7.2. Limitations & Future Work

The authors identify several limitations:

  1. Unknown Underlying Factor: While the paper identifies memorization behavior, it does not pinpoint the exact underlying cause (e.g., is it model architecture, training data, or the optimization process?). The authors note that model size alone does not explain it.
  2. Limited LLM Types: The experiments are primarily conducted using the Qwen family of models. Future work should verify if these findings hold for other LLM families like Llama or Mistral.

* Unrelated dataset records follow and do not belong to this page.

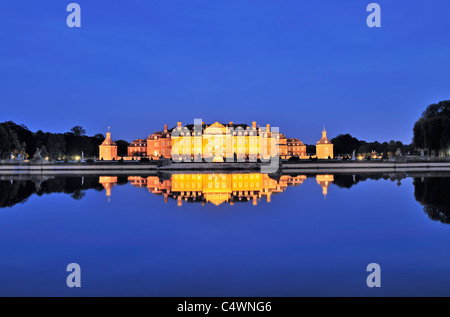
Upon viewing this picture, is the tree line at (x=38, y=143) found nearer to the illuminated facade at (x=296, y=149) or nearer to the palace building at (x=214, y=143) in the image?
the palace building at (x=214, y=143)

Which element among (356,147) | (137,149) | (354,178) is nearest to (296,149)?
(356,147)

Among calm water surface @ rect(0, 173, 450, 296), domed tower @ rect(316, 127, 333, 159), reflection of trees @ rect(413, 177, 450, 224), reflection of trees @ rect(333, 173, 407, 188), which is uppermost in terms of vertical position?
domed tower @ rect(316, 127, 333, 159)

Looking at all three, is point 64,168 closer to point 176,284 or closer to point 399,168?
point 399,168

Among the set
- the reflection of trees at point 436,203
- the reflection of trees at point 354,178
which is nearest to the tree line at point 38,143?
the reflection of trees at point 354,178

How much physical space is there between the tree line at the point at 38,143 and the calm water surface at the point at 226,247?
3757 cm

7.3. Personal Insights & Critique

  • Innovation: The paper provides a valuable diagnostic lens for LLM-based recommenders. Instead of just chasing higher metrics, it asks why the model performs well. The finding that LLMs might just be "overfitting" to transitions is crucial for the field.
  • Methodology: IIRG is an elegant solution. By framing the learning of item relations as a generative task (generating neighbors), it fits naturally into the LLM paradigm without requiring complex architectural changes.
  • Potential Issues: The method relies on constructing neighbor sets (collaborative and semantic) beforehand. For extremely large-scale catalogs (millions of items), computing and storing these neighbor lists for every item could be computationally expensive or require approximation techniques (though the paper mentions efficient retrieval using SIDs).
  • Formula Observation: In the provided text, the loss formulas for collaborative and semantic generation (Eq 2 and 3) have a negative sign in the denominator (e.g., T(nk)- \left| \mathcal{T}^{(n_k)} \right|). Mathematically, this results in a positive loss (Negative Log Likelihood), but it is a slightly unconventional notation compared to the standard 1Nlogp-\frac{1}{N} \sum \log p. This suggests a potential typo in the manuscript's LaTeX source, though the mathematical intent (averaging the negative log likelihood) is clear.